JP Morgan Fund Aims To Stay Out Of Danger As Market Storms Threaten

Tom Burroughes Group Editor London 19 September 2011

JP Morgan Fund Aims To Stay Out Of Danger As Market Storms Threaten

The manager of a fund with the word “cautious” in its brand name is living up to its description by keeping exposure to equities low and meanwhile is bullish on the Norwegian kronor, a currency that benefits from the Scandanavian country’s oil wealth.

Olivia Mayell, client portfolio manager of the JPM Cautious Total Return fund, with £660 million (around $1.04 billion) of assets, said she is playing it safe at a time of growing fear of economic crisis in the eurozone.

“The sudden resignation of the chief economist Jurgen Stark [from the European Central Bank] didn’t help the mood but may have been a sign that the ECB may be imminently announcing policy change that he could not support. Mere speculation perhaps, but there is a sense of a looming watershed,” she said.

“The fiscal package announced by President Obama, amounting to £450 billion was greater than expected but generated a shrug by the markets. In such a febrile environment, it is hard to be strategic from an investment perspective.
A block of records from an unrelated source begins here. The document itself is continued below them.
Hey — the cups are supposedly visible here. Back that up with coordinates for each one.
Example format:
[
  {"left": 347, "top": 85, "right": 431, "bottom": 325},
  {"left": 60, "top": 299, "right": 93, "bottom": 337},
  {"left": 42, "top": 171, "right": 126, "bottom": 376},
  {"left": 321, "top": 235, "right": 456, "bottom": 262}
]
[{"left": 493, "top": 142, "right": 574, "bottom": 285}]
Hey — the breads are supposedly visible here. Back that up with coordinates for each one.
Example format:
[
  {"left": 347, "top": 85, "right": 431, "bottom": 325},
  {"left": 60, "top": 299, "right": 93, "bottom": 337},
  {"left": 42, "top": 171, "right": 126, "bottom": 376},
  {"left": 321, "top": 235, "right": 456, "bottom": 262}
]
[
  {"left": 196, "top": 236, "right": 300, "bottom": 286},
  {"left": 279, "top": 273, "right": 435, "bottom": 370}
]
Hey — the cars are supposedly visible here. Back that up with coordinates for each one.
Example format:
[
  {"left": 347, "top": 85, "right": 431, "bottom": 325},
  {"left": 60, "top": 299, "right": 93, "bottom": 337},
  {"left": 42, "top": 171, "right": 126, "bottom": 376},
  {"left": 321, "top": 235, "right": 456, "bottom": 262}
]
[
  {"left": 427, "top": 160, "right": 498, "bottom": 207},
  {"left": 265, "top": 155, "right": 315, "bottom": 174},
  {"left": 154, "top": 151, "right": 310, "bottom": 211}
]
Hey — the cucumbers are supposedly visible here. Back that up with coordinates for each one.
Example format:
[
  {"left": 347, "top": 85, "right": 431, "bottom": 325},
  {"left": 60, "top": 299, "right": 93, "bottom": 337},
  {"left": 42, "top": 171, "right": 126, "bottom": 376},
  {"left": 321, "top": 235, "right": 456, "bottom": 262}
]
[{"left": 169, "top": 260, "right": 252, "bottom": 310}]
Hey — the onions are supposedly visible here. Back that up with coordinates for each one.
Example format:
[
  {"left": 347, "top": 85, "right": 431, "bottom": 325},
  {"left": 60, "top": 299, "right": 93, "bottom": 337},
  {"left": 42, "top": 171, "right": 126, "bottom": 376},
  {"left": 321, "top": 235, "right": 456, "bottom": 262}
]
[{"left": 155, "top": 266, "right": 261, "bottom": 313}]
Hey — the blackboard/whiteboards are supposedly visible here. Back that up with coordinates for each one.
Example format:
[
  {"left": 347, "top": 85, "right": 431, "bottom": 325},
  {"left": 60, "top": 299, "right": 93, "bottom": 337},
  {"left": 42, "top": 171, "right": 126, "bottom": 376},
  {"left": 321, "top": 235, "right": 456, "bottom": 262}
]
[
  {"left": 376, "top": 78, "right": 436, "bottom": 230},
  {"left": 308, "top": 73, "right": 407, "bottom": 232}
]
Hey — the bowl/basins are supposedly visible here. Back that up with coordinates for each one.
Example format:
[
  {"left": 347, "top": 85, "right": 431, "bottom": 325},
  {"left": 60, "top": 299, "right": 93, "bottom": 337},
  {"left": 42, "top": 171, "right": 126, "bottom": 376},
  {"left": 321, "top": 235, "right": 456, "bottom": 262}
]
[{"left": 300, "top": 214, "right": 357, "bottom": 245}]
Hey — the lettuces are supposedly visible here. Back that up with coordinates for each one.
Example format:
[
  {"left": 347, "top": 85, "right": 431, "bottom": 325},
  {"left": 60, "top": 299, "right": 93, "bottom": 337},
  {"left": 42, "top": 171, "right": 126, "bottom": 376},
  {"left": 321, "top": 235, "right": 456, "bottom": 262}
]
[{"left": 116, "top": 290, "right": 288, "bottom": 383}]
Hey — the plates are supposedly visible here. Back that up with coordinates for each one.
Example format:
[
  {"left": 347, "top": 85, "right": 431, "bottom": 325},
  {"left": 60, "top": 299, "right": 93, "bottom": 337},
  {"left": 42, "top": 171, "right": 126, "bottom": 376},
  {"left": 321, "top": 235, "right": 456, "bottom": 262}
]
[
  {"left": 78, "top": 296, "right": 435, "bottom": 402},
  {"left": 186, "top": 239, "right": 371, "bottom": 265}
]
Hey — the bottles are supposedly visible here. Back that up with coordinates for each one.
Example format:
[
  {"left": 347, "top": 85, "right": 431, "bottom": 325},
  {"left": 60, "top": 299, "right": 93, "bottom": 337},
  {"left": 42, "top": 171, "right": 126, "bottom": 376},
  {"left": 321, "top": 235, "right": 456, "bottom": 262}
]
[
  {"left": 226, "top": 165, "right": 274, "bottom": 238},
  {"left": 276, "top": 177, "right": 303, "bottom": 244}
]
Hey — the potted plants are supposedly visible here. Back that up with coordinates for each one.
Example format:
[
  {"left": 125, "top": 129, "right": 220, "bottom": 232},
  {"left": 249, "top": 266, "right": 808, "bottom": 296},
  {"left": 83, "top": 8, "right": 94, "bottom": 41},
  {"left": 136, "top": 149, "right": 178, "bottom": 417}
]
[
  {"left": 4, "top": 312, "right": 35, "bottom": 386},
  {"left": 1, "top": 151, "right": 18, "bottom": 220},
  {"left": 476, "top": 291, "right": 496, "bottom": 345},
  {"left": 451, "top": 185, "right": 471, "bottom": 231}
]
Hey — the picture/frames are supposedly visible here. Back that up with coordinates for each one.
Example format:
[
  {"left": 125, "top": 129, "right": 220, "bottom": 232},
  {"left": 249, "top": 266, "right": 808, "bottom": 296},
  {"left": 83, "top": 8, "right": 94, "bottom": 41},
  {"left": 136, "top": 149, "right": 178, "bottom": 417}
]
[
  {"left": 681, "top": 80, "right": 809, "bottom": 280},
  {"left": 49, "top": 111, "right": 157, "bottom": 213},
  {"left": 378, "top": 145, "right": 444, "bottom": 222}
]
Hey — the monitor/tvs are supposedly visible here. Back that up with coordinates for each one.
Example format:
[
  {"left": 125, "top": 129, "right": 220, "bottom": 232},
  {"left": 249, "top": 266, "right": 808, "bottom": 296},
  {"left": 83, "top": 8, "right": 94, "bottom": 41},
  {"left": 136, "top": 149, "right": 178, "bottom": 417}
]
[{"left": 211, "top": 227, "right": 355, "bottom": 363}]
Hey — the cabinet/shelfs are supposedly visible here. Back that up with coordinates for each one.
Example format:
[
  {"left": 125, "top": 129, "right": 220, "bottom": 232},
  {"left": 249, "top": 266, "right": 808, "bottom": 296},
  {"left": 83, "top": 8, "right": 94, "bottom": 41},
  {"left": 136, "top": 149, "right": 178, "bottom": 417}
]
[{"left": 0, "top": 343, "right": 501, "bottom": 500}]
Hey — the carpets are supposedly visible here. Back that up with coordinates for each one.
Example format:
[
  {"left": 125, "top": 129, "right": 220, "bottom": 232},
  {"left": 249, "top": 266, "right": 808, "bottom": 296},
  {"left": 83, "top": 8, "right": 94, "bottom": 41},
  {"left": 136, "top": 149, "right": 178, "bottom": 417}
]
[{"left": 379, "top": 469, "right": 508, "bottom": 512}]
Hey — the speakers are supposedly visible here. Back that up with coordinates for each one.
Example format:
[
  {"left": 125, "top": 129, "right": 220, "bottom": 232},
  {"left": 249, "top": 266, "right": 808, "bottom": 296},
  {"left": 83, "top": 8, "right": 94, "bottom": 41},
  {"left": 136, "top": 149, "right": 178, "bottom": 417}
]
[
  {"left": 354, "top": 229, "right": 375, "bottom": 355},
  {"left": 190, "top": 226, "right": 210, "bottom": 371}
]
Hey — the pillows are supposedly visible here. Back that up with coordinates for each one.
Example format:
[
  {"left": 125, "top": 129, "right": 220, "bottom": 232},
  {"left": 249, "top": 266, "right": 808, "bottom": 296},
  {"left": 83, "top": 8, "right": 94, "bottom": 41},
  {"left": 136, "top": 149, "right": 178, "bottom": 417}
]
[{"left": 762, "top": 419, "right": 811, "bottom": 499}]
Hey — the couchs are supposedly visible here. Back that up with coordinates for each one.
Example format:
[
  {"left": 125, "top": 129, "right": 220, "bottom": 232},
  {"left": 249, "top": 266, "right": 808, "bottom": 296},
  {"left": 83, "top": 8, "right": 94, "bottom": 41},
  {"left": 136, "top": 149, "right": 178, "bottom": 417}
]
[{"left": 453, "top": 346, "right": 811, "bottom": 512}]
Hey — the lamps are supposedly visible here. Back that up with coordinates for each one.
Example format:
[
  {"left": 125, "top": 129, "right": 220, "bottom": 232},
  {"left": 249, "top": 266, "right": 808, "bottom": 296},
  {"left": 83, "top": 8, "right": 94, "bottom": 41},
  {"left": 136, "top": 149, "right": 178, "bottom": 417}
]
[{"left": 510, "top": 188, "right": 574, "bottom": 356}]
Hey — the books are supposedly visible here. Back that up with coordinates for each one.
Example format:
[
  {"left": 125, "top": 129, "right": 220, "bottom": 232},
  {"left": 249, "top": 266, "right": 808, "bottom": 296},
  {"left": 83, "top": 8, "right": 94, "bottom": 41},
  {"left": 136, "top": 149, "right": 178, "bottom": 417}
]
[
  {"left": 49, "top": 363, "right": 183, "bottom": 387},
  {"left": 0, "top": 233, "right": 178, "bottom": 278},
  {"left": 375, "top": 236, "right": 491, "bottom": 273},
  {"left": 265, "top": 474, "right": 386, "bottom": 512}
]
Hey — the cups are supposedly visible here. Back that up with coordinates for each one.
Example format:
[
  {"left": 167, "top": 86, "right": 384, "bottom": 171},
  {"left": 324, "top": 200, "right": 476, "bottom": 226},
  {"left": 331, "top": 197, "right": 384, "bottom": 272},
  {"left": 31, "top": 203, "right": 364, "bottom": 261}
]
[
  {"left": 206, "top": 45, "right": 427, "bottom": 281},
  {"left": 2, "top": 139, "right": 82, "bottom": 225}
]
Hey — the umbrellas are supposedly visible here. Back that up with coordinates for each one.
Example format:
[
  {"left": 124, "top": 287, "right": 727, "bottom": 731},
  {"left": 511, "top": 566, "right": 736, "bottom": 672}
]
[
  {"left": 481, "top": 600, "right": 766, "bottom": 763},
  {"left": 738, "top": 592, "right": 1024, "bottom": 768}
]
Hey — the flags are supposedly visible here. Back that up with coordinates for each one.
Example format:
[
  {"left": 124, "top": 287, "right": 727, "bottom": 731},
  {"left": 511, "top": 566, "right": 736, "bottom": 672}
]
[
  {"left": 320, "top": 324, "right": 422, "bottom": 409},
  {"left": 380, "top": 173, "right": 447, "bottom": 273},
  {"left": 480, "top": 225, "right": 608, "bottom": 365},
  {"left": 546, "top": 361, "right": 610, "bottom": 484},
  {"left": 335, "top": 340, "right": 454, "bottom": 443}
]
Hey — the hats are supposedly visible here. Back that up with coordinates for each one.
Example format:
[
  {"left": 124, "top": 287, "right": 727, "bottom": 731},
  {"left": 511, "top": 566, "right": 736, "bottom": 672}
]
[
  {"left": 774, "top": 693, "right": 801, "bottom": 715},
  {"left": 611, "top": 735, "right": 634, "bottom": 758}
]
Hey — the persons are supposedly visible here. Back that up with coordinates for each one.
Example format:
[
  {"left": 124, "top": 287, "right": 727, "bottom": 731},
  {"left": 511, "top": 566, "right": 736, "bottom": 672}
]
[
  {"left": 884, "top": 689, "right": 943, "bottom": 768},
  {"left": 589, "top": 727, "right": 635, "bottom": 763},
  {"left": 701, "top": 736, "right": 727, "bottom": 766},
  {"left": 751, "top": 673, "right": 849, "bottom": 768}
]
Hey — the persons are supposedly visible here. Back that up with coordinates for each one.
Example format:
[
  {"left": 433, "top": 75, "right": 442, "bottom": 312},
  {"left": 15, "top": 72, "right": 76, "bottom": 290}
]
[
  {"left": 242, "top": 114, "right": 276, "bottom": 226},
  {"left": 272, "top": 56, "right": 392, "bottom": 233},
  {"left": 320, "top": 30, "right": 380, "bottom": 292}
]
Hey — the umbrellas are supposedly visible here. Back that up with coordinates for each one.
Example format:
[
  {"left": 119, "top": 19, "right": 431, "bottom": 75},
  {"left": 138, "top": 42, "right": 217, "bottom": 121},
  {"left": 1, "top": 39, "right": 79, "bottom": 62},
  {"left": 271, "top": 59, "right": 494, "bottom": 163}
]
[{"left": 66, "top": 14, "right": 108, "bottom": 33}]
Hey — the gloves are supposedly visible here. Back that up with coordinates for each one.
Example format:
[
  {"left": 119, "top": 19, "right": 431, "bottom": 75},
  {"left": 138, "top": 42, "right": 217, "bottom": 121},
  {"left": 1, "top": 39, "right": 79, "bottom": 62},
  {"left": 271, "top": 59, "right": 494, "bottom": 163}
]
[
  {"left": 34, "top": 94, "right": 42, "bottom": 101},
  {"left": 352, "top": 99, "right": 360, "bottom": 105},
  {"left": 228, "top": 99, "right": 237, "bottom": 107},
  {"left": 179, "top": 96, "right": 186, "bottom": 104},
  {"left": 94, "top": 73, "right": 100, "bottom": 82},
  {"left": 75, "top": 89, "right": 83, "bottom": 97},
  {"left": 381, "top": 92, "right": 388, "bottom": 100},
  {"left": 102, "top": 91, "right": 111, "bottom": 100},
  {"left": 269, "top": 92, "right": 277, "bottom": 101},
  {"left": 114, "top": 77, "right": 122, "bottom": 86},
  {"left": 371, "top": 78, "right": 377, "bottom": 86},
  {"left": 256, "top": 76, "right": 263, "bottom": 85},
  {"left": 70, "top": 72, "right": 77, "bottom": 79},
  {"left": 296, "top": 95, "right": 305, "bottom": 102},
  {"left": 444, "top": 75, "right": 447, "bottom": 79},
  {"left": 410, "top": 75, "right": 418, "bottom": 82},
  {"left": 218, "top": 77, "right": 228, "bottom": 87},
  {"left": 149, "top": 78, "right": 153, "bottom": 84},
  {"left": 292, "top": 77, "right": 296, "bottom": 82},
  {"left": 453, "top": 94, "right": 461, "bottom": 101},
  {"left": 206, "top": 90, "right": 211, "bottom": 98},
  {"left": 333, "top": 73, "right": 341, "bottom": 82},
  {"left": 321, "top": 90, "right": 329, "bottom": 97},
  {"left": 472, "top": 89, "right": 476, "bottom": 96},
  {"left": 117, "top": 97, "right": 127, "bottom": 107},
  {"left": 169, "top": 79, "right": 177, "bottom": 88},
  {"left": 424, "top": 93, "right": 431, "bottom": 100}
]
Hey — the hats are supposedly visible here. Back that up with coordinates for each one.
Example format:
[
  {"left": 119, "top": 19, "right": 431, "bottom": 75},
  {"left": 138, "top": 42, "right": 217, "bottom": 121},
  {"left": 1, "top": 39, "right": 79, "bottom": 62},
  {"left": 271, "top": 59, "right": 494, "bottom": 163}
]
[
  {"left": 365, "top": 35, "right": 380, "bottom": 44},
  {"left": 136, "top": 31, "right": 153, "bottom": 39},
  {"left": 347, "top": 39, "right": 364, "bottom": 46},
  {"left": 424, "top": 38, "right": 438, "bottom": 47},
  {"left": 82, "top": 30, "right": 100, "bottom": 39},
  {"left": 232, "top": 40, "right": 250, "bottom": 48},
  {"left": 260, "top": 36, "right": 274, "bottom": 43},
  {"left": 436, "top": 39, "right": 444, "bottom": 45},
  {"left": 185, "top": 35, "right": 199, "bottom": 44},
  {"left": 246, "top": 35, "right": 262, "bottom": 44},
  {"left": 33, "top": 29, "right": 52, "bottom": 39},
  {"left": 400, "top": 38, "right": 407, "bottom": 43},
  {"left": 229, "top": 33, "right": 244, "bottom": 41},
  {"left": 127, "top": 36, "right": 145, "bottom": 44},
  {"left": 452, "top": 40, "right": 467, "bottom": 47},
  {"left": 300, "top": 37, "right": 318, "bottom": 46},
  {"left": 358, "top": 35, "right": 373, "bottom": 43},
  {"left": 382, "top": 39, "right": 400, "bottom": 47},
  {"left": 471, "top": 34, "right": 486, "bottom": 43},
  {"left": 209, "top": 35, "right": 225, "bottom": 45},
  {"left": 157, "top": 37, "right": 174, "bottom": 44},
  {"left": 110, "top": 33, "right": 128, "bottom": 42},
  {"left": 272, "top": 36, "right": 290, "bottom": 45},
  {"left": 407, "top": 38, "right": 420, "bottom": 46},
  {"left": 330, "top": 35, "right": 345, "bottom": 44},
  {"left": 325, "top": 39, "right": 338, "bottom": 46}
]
Valuations, while notionally very cheap, may not offer support in an atmosphere of system distress,” she said.

Mayell said there could be a “sudden and massive policy change”, causing markets to lurch “violently”.

“Our approach has been to allocate smaller levels of risk to portfolios and to take a more tactical approach to markets until medium-term visibility improves,” Mayell said in a briefing note.

“With this in mind, the JPM Cautious Total Return fund is cautiously positioned with an equity sensitivity of just over 12 per cent and a duration position of around 4 years. We still have downside protection in the form of options as well as some upside calls in Asia, the region we think is most likely to remain resilient in any rebound in risk sentiment,” she said.

In the bond sector, the fund is long of UK 10-year gilts, as these have been supported by ongoing speculation that the Bank of England will ease credit further through another bout of quantitative easing. The fund is also long in the five-year part of the US Treasury bond market.